[begin DATA EXCERPTS]
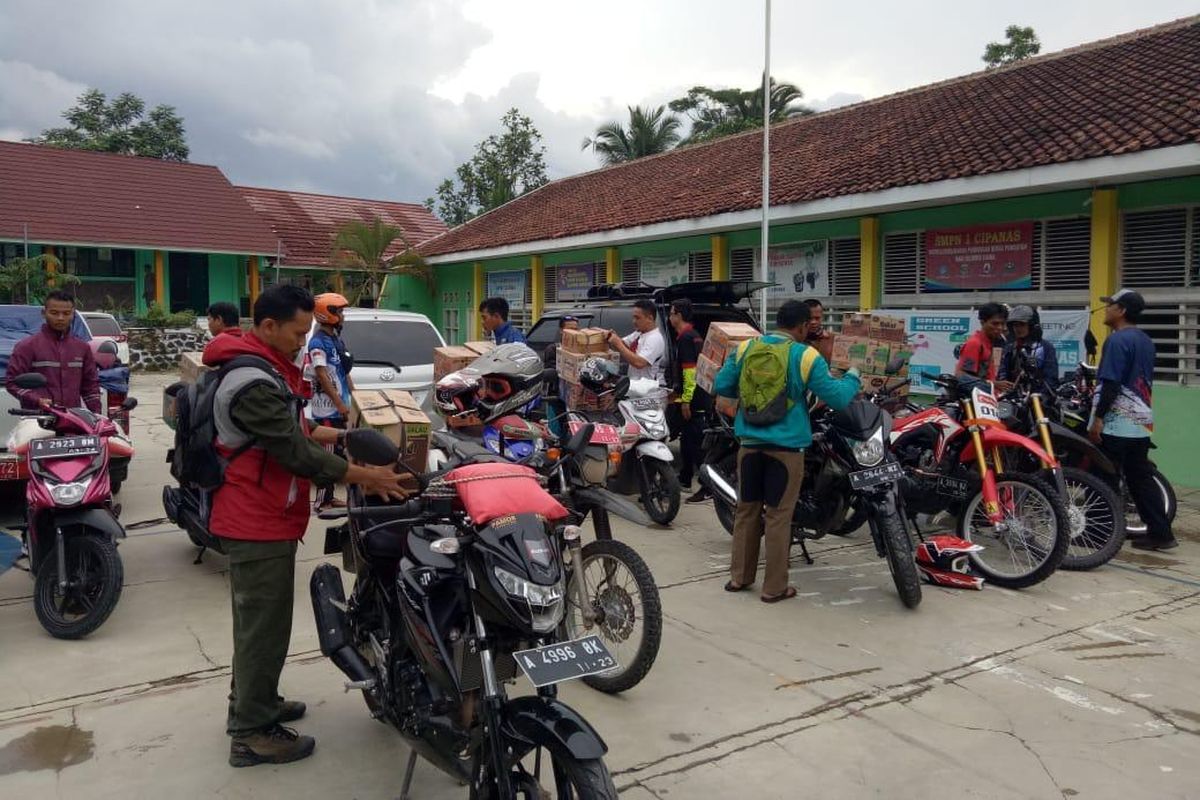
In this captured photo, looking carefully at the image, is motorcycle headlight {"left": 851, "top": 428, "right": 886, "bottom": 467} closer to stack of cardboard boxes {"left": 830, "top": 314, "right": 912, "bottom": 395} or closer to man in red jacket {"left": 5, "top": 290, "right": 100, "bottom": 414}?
stack of cardboard boxes {"left": 830, "top": 314, "right": 912, "bottom": 395}

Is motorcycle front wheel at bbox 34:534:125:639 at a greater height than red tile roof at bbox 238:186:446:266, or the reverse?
red tile roof at bbox 238:186:446:266

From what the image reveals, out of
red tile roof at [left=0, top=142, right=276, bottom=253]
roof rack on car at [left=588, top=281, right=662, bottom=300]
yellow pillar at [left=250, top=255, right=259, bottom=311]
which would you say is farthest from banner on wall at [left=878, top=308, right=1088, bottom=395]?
yellow pillar at [left=250, top=255, right=259, bottom=311]

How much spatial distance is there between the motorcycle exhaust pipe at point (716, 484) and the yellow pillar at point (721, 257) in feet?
27.0

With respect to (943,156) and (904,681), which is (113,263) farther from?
(904,681)

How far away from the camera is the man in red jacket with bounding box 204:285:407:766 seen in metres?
3.24

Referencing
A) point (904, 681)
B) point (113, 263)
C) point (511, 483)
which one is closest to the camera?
point (511, 483)

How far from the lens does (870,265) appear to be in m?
12.1

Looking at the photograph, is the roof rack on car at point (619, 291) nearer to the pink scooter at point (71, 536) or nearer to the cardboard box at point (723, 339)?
the cardboard box at point (723, 339)

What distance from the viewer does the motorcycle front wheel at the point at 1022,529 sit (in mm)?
5449

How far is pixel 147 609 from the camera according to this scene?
5.22 metres

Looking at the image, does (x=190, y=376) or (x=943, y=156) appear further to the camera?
(x=943, y=156)

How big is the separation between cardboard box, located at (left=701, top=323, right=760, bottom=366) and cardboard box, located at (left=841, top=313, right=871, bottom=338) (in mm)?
1126

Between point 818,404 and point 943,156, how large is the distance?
6584 millimetres

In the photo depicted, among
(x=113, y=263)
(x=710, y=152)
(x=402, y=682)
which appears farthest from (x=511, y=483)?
(x=113, y=263)
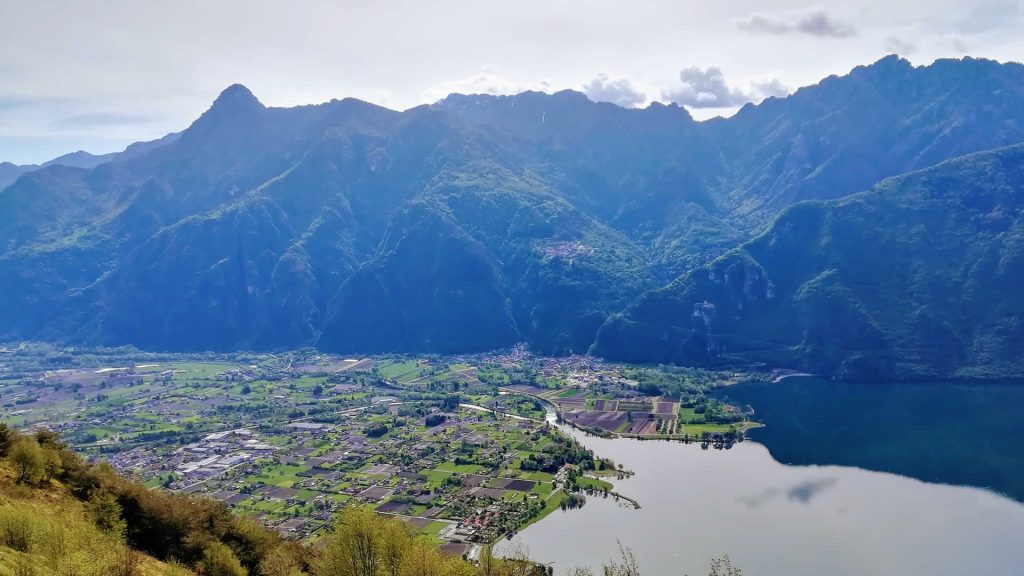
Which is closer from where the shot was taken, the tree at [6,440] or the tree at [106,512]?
the tree at [106,512]

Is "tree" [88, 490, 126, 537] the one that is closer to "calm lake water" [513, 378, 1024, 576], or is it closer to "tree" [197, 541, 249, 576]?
"tree" [197, 541, 249, 576]

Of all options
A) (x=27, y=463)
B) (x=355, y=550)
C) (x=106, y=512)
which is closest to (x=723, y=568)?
(x=355, y=550)

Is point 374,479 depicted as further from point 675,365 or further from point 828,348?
point 828,348

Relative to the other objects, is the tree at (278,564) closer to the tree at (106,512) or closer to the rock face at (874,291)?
the tree at (106,512)

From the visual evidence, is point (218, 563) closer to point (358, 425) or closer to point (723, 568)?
point (723, 568)

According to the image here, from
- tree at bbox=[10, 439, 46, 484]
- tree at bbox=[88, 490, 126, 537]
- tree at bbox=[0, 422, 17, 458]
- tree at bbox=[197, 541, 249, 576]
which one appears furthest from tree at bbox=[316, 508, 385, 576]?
tree at bbox=[0, 422, 17, 458]

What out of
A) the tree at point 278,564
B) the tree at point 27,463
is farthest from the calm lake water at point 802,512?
the tree at point 27,463
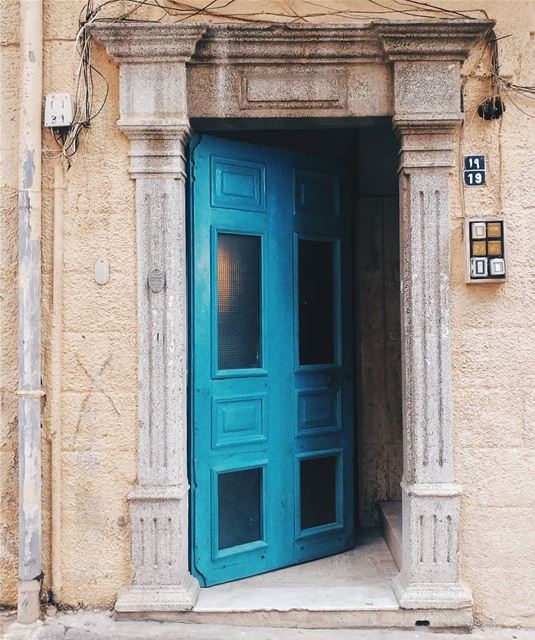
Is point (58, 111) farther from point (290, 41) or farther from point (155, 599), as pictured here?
point (155, 599)

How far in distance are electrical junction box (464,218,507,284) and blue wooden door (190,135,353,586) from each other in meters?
1.07

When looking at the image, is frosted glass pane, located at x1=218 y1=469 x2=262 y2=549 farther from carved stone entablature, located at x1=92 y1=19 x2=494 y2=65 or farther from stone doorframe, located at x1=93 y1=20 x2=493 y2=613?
carved stone entablature, located at x1=92 y1=19 x2=494 y2=65

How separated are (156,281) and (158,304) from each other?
135 millimetres

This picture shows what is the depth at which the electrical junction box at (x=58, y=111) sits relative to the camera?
361cm

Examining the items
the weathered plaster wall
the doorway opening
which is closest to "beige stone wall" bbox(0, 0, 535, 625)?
the weathered plaster wall

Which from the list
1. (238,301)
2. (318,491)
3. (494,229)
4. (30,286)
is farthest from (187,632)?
(494,229)

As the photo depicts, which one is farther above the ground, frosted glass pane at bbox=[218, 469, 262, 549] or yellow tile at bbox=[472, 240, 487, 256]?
yellow tile at bbox=[472, 240, 487, 256]

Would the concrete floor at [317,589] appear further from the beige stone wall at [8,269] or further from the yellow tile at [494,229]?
the yellow tile at [494,229]

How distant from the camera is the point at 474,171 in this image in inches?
142

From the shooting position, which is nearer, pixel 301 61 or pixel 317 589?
pixel 301 61

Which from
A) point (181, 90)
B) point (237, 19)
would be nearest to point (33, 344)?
point (181, 90)

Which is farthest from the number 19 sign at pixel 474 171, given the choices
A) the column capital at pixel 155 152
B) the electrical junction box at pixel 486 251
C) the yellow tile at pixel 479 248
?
the column capital at pixel 155 152

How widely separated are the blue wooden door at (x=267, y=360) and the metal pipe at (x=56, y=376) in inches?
30.8

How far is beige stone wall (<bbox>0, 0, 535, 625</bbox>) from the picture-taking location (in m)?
3.56
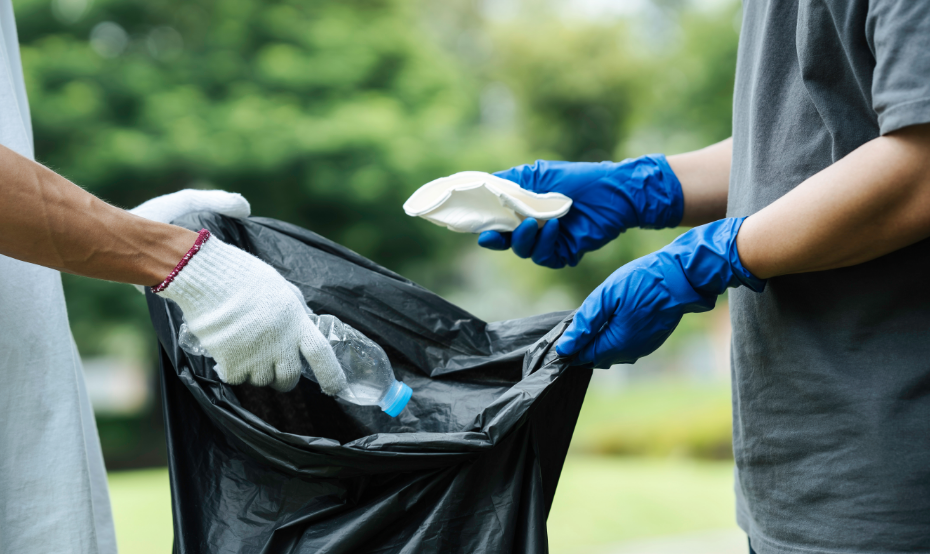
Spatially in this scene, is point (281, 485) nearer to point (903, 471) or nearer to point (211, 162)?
point (903, 471)

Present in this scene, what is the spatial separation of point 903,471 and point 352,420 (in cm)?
82

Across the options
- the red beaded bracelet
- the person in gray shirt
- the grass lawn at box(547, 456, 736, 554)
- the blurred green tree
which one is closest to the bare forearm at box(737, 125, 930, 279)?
the person in gray shirt

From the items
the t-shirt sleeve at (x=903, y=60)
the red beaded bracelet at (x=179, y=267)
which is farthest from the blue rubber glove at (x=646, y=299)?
the red beaded bracelet at (x=179, y=267)

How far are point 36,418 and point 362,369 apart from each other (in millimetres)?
477

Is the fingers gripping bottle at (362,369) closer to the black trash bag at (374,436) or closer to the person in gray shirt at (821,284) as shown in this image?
the black trash bag at (374,436)

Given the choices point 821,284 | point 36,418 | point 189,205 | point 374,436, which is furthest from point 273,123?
point 821,284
[end DATA EXCERPTS]
• _TASK_: Pictures excluded, copy exactly the lines running from the one with "How distant from" through the last line of the material.

• _TASK SOLUTION_:
How distant from the camera is the point at 474,171 in this image in inches?
142

From the shooting position, which is nearer, pixel 301 61 or pixel 317 589?
pixel 301 61

Which from
A) point (181, 90)
B) point (237, 19)
would be nearest to point (33, 344)?
point (181, 90)

Which is farthest from the number 19 sign at pixel 474 171, given the choices
A) the column capital at pixel 155 152
B) the electrical junction box at pixel 486 251
C) the yellow tile at pixel 479 248
?
the column capital at pixel 155 152

How widely separated are the blue wooden door at (x=267, y=360) and the metal pipe at (x=56, y=376) in inches?
30.8

How far is beige stone wall (<bbox>0, 0, 535, 625</bbox>) from the picture-taking location (in m)?
3.56
Spatially in this scene, is point (281, 485) nearer to point (903, 471) or nearer to point (211, 162)?
point (903, 471)

Present in this scene, what is the spatial separation of point 903,471 and point 352,420 (in cm)?
82

Across the options
- the red beaded bracelet
- the person in gray shirt
- the grass lawn at box(547, 456, 736, 554)
- the blurred green tree
which one is closest to the bare forearm at box(737, 125, 930, 279)?
the person in gray shirt

From the items
the t-shirt sleeve at (x=903, y=60)
the red beaded bracelet at (x=179, y=267)
which is farthest from the blue rubber glove at (x=646, y=299)?
the red beaded bracelet at (x=179, y=267)

How far are point 36,418 and point 362,369 apart from each other (in millimetres)?
477

Is the fingers gripping bottle at (362,369) closer to the black trash bag at (374,436) or closer to the person in gray shirt at (821,284) as shown in this image?
the black trash bag at (374,436)

Given the choices point 821,284 | point 36,418 | point 189,205 | point 374,436, which is furthest from point 273,123?
point 821,284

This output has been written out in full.